Items from a data source
---

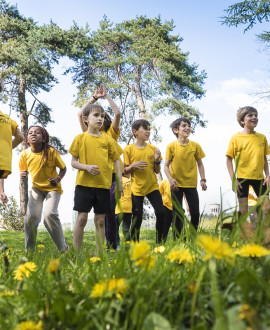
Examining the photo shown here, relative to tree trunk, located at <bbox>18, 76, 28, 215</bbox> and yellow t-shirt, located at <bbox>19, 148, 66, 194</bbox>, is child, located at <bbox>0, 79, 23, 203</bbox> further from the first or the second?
tree trunk, located at <bbox>18, 76, 28, 215</bbox>

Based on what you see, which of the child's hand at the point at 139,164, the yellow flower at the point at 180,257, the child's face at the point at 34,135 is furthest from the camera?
the child's hand at the point at 139,164

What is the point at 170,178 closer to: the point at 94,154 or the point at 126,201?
the point at 94,154

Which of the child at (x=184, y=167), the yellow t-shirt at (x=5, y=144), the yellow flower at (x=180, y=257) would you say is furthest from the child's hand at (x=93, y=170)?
the yellow flower at (x=180, y=257)

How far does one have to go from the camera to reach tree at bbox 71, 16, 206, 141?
21.2m

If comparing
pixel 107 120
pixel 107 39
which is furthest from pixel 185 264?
pixel 107 39

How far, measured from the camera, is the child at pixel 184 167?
5320 mm

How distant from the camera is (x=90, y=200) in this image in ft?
13.1

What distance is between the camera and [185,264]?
112cm

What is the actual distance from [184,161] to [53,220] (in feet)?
6.82

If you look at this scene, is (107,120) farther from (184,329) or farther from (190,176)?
(184,329)

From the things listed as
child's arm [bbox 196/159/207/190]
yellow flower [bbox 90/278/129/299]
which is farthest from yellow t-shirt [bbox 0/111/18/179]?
yellow flower [bbox 90/278/129/299]

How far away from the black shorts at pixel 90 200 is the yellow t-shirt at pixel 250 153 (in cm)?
201

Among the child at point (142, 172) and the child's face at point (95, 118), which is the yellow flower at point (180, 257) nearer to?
the child's face at point (95, 118)

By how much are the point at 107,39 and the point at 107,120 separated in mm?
18952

---

* **Task objective**:
Please pull every line of text from the material above without changing a word, and leave the pictures out.

* **Result for this exercise**:
Examining the photo shown here, relative to tree trunk, located at <bbox>18, 76, 28, 215</bbox> and yellow t-shirt, located at <bbox>19, 148, 66, 194</bbox>, is child, located at <bbox>0, 79, 23, 203</bbox> further from the first or the second?
tree trunk, located at <bbox>18, 76, 28, 215</bbox>

Based on what you see, which of the child's hand at the point at 139,164, the yellow flower at the point at 180,257, the child's face at the point at 34,135 is furthest from the camera?
the child's hand at the point at 139,164

What is the point at 170,178 closer to: the point at 94,154 or the point at 126,201?
the point at 94,154

Which of the child at (x=184, y=167), the yellow t-shirt at (x=5, y=144), the yellow flower at (x=180, y=257) would you say is furthest from the child's hand at (x=93, y=170)?
the yellow flower at (x=180, y=257)

How far does one have to go from the camera to reach tree at bbox 71, 16, 206, 141?
21.2m

If comparing
pixel 107 120
pixel 107 39
which is furthest from pixel 185 264?
pixel 107 39

How far, measured from the camera, is the child at pixel 184 167?
5320 mm

How distant from the camera is (x=90, y=200) in this image in ft?
13.1

What distance is between the camera and [185,264]?
112cm

What is the actual distance from [184,161] to [53,220] (in feet)?
6.82

If you look at this scene, is (107,120) farther from (184,329) or farther from (190,176)?
(184,329)

From the things listed as
child's arm [bbox 196/159/207/190]
yellow flower [bbox 90/278/129/299]
which is farthest from yellow t-shirt [bbox 0/111/18/179]?
yellow flower [bbox 90/278/129/299]

How far away from the black shorts at pixel 90 200 is the yellow t-shirt at pixel 250 153 (in cm)?
201

Among the child at point (142, 172) and the child's face at point (95, 118), which is the yellow flower at point (180, 257) nearer to?
the child's face at point (95, 118)

By how much are the point at 107,39 and the point at 107,120 separated in mm?
18952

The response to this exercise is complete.